Also Rheederlag habe ich null Erfahrung. Höre immer nur das dort immer ne menge los sein muss. Fische sind auf jeden fall mal drin ;-) Hast du dort Erfahrung oder Connections? Von der Tiefenkarte her sieht es definitiv für ortsunkundige schwieriger aus. Veluwemeer hat recht markante Strukturen und wenn man ungefähr weiß was man tut ist es schwer an den Hechten vorbei angelt.  Außer sie wollen halt gar nicht, wie es vermutlich bei carpdr der fall war. Falls du noch weitere Tipps für es veluwemeer brauchst kannst du auch gerne per pn melden. Kenne auch ne gute Anglerpension mit einem erfahrenen Angler als Inhaber


----------



## zorra (21. Oktober 2016)

*AW: Ende Oktober.
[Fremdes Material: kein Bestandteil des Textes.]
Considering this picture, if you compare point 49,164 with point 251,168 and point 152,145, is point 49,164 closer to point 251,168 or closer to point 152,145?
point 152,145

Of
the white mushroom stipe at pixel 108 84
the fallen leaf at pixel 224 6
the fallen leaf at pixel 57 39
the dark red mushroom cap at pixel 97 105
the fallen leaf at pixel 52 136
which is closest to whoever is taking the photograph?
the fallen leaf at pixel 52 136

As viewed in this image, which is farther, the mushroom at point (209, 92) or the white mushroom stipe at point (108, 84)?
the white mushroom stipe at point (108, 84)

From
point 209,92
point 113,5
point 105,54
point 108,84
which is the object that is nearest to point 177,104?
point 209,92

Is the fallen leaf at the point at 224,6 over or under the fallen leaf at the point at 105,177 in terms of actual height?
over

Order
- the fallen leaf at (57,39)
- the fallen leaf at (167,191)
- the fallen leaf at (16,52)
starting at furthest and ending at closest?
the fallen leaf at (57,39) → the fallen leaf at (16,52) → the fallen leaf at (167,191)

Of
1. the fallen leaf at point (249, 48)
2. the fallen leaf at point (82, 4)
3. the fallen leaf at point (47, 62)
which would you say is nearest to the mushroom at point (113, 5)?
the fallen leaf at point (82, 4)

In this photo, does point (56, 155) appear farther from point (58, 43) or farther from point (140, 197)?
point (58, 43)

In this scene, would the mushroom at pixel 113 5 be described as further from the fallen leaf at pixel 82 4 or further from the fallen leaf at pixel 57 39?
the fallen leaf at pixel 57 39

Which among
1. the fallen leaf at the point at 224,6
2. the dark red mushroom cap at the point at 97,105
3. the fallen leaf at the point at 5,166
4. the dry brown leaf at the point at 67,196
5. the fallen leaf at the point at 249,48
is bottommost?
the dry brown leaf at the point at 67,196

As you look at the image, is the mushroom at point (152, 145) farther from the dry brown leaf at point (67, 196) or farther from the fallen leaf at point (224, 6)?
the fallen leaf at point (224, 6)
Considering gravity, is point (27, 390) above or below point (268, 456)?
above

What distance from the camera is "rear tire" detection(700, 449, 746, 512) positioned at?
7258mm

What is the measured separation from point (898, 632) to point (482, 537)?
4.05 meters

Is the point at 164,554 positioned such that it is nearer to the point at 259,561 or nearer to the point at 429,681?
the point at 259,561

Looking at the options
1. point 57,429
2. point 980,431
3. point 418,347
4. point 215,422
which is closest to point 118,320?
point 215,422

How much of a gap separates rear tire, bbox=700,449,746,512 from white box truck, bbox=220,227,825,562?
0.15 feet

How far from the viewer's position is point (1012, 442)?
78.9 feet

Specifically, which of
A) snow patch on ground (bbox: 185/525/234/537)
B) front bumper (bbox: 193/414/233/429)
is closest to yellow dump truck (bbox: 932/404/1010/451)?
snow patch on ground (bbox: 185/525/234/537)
Fangtipps Veluwe oder Rheederlaag*



Ruhrpott77 schrieb:


> Auch ich Danke für die Tipps. Im Kraut hat es mit dem Spinnerbait richtig Spaß gemacht. Sogar die Fehlbisse.
> 
> Würdet ihr jetzt eher zum Veluwemeer oder zum Rheederlaag fahren?


..erstes ist zur Zeit besser... Kollegen war vor 3Wo.auch da und die hatten  zu zweit 13 Hechte von 90cm-110cm...obwohl im R-Laag grosse Hechte schwimmen ist eher zum Zetti angeln geeignet aber da musste auch die richtige Zeit erwischen.
gr.zorra


----------



## Ruhrpott77 (26. Oktober 2016)

*AW: Ende Oktober. Fangtipps Veluwe oder Rheederlaag*

kurzes Ergebnis vom Wochenende: Wir waren am Rhederlaag. Leider haben wir nichts gefangen, Fisch war aber definitiv da. Auf dem Echolot sah ich mehrmals, wie ein Fisch zum Köder stieg, aber nicht biss. Zwei andere Boote hatten jeweils ca. 5 Zander.


----------



## Carpdr (26. Oktober 2016)

*AW: Ende Oktober. Fangtipps Veluwe oder Rheederlaag*

Vielen Dank für die Rückmeldung.

 Schade, aber Hauptsache Ihr hattet ein schönes Wochenende

 Gruß
 Stefan


----------